Secondly point being made is this, is that after each one of these instances occurred, there was an obvious kneejerk optimism that resulted from it. After Bear Stearns, for a period of time, all the talking heads on TV said this was the greatest thing necessary, greatest thing possible. That lasted for about a week to 10 days and was gone.

Same thing happened, kneejerk optimism, after the GSEs. That lasted for a short period of time. It would have occurred after this instance, just this past week, but for the fact that you had the circumstances occurring of a breaking of the buck, which sent some sort of trauma through the marketplace, so you did not see that optimism right afterwards, but it would have occurred here as well.

The problem therefore is clear that just by taking these actions, as the Fed and the Treasury have taken in the past, has not addressed the fundamental underlying problems in the economy.

Now, Jeb has already alluded to some of them. And that is the tax rate policies. And Jeb and others here can speak more on that, as far as the economic growth package and other tax packages that the RSC has already put forth, as far as addressing capital gains tax, corporate taxes and expensing, what have you, which would go a long way to addressing the fundamentals for what has occurred over the last six months, since March 14th, when the Fed became involved here. None of these fundamental issues have been addressed.

The third point to be made here is this, that in addition to the work going forward that this letter would do, to encourage the administration not to take these actions in the future, we have dropped in a bill last night, a bipartisan piece of legislation, that would set a select committee to investigate both prospectively and retrospectively.

To look back retrospectively to see essentially how we got here, what role government and politics played in here, the chasing of the dollar, if you will, the campaign dollar and the foundational dollar contribution, how that may have impacted the effect on putting in place proper regulation and oversight in some of these institutions and prospectively to see what should be done in the future, to make sure that we're not put in this place in the future.

And with that, again, I commend my colleagues for the work and leadership that they have already taken on this. And one of the leaders in this area is the gentleman from Florida, Mr. Feeney.

■ **PROVIDED MATERIAL**:
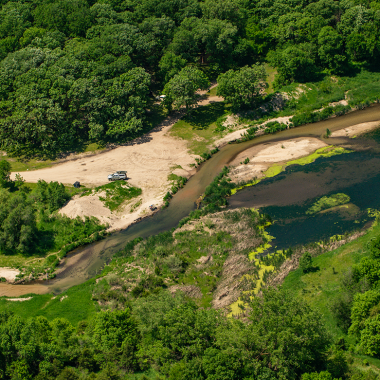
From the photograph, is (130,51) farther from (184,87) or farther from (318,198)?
(318,198)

■ **WHAT THE EXERCISE ASKS**:
In the remarks on the Fed and Treasury actions, which tax matters does the speaker say the packages the RSC has put forth would address? List every one. The data play no part in this work and can be set aside.

■ **TASK RESPONSE**:
- Capital gains tax
- Corporate taxes
- Expensing